An example would is art. Look up one using a smaller data set (e.g fully legal ones where all training data had artist permission) vs ones trained on the larger dataset where legality wasnt a concern. Night and day difference
ChatGPT is actually able to translate the information it learns in one language into other languages, so if it’s having trouble speaking Bengali and such it must simply not know the language very well. I recall a study being done where an LLM was trained up on some new information using English training data and then was asked about it in French, and it was able to talk about what it had learned in French.
Of course. But with translations, brings mistranslations, especially with tier 3+ languages to learn as a english speaker. The data is subject to the accuracy of the translation, and Chat GPT translation is still pretty far from perfect.
Ah, I had interpreted your comment to mean that you thought ChatGPT wouldn’t know how to answer a question in Bengali unless the information it needed to solve the problem had been part of its Bengali training set. My bad.
Another thing worth keeping in mind is that LLMs are feedforward networks, meaning they do everything in a fixed amount of time, no looping or second turns allowed. So even if the network has enough information to translate Bengali to English, that still doesn’t necessarily give it the power to answer question in Bengali directly, as by the time it has figured out what the Bengali means, it’s already out of layers to solve the problem.
Proper prompting can sometimes overcome those limitations, e.g. translate the problem into English first, feed the English text back into it to solve the problem and translate that output back to Bengali. The LLM itself can’t do all of that in one step, but if the human sends the proper prompts do to it step by step it can sometimes solve complex problems that it couldn’t do in one turn.
That’s an important point you raise. I feel like a big problem with the LLM projects we see today, including ChatGPT, Bard, etc., is that the developers have tunnel vision. Rather than using the LLM as one component of a system with many well-researched traditional algorithms doing what they do best, they want to do everything within the network.
This makes sense from a research perspective. It doesn’t make sense from an end-product perspective.
The more I play with LLMs, the more I feel like their true value is as something like “regular expressions on crack”.
How does it go?
“I know! I’ll use an LLM!”
“Now you have three problems.”
True.
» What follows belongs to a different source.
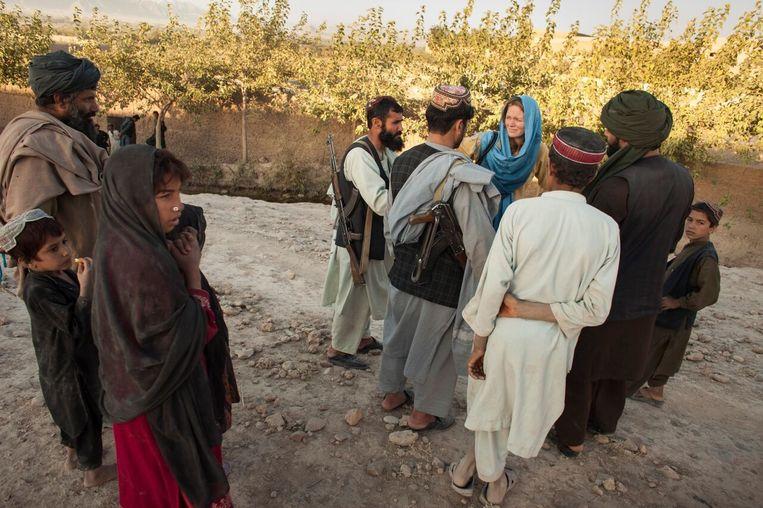 Bette Dam (met blauwe hoofddoek) in Afghanistan Beeld Joel van Houdt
When you have a hammer, everything looks like a nail.
I haven’t actually implemented this yet, but I’ve been thinking about making a local file search program using an LLM. It would enable me to search for things in ways that are absolutely impossible with language-naive tools.
Here are a few examples of tasks I have in the past wanted to do, but was not able to:
Find references to the board game ‘go’ but please for the love of god do not return every case of the verb ‘go’. Also include passages that refer to the game but don’t mention it by name.
Find all references to foods, eating, or meals.
Find all the dialog lines of a specific character.
You can’t do any of that with simple search, or even with regular expressions. You need general language awareness.
I know that LLMs will not be perfect at these tasks, either (at least not the current ones), but I think they could be quite effective.